[Selected passage — start]

The project also would be one of the largest efforts in the state to remove legacy sediment, which built up behind mill dams in the 1700s and 1800s, smothering the original streambed under 3–5 feet of highly erodible, nutrient-laden soil. That backwater soil is now being carved through by the stream, like a hot knife through butter, and calving away in clumps during freeze-thaw cycles. At one place, the silt backup causes the stream to flow backward during high water.
Healing the stream will require prodigious earth-moving.
Approximately 143,000 cubic yards of legacy sediment will be scooped away to restore the stream to its original bed and floodplain. Removing the sediment would allow 27.5 acres of wetlands to be restored to store floodwaters and filter runoff pollutants.
The stream will be returned to its original course in places where it was moved to make way for residential development, business and agriculture, which worsened flooding.
Little Conestoga Creek, like about half of the steams in Lancaster County, is listed as impaired by the state. Its silt and nutrient pollution stems from upstream agriculture runoff and urban stormwater runoff along the majority of the project’s course.

[Selected passage — finish]
[Entries provided — start]

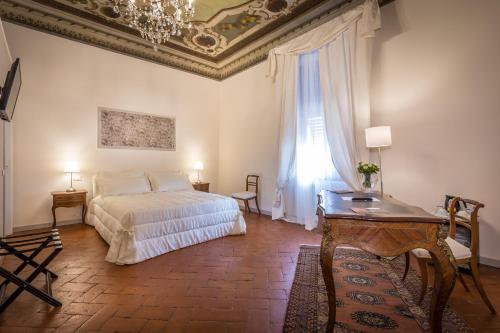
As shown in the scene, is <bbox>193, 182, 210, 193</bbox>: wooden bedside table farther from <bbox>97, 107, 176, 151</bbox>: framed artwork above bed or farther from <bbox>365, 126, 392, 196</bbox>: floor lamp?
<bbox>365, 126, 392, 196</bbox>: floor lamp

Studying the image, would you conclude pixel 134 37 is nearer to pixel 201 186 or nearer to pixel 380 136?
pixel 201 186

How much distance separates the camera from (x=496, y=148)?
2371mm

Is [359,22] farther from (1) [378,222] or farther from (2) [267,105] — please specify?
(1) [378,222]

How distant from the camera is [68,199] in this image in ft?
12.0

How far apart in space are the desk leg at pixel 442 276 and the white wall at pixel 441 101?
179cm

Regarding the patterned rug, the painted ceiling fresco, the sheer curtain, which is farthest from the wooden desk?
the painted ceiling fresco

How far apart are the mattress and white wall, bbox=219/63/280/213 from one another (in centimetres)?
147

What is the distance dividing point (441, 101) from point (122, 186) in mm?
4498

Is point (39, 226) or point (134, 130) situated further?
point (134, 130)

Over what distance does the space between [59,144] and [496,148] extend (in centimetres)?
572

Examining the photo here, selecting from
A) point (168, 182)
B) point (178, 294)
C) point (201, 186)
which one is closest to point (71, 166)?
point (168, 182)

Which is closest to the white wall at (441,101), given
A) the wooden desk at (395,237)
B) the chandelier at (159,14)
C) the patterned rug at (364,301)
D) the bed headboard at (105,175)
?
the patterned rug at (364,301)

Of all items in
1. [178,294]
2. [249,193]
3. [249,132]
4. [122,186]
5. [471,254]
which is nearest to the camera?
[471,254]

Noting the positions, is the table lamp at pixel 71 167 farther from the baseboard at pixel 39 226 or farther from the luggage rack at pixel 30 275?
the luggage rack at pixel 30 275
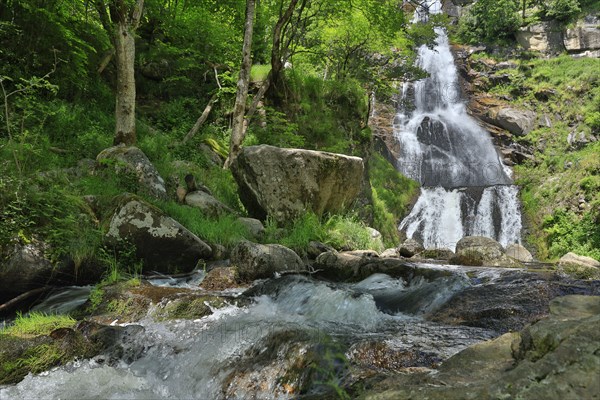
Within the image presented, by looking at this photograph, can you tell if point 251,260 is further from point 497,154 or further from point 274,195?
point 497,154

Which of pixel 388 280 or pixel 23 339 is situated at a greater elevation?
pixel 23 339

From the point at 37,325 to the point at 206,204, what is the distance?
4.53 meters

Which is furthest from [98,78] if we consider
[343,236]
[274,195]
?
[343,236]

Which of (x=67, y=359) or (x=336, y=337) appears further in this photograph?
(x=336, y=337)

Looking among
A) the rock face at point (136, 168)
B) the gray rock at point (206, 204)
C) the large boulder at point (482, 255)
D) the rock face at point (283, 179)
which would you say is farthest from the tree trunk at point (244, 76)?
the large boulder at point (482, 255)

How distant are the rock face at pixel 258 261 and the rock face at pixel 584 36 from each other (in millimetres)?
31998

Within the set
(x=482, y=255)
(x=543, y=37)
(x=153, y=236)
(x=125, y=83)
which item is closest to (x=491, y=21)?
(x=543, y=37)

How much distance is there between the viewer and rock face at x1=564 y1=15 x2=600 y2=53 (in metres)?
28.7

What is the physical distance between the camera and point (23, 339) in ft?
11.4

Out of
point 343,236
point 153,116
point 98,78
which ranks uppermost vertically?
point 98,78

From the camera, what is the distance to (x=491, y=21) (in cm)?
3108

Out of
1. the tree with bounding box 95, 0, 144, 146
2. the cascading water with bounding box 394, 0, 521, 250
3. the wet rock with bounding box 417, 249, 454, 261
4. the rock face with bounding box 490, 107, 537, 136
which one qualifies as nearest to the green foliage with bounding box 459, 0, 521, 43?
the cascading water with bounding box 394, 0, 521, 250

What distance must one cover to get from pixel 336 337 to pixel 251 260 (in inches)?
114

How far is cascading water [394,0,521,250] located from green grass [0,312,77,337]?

[Entries provided — finish]

Explore the material:
1. Answer these questions using the passage on the Little Conestoga Creek restoration:
(a) How thick is the layer of legacy sediment covering the original streambed?
(b) How many acres of wetlands would removing the sediment allow to be restored?
(c) About what share of the streams in Lancaster County does the state list as impaired?
2. Can you write the next part of the passage on the Little Conestoga Creek restoration, starting after its final sentence?

Responses to the exercise:
1.
(a) 3–5 feet
(b) 27.5 acres
(c) About half

2.
The stream flows past the county’s only shopping mall, many businesses and residential homes whose lawns are mown to the stream edge. Large swaths of the banks are bare of vegetation, and others are full of invasive, nonnative plants. A fair amount of old tires line its bottom.
Sedimentation from floods and the ever-eroding legacy sediment has plugged one of two channels under the county’s largest highway and pinched flow under a partially filled-in 100-year-old railroad trestle.
The momentum for the project is largely the result of The Steinman Foundation, a Lancaster-based family foundation dedicated to improving the quality of life in the county. The foundation has contributed nearly $1 million for planning, a feasibility study and design and engineering work.
The foundation got involved when it looked at the “high, muddy banks” around one of its properties and decided to do something about it, said foundation president Shane Zimmerman. “We zoomed out on Google Earth and saw an opportunity to link to what’s upstream. What seemed like a wild idea at first is evolving into a real exciting project and great opportunity.”
Obviously, garnering support for such a project from several dozen landowners is tricky business. But almost all are aboard, including a college, waste authority, high-density apartment and senior living complexes, and a hospital health campus.
About $2.2 million would be budgeted to buy land, rights of way and easements. The trail may cross the creek via pedestrian bridges in several places to avoid residential properties.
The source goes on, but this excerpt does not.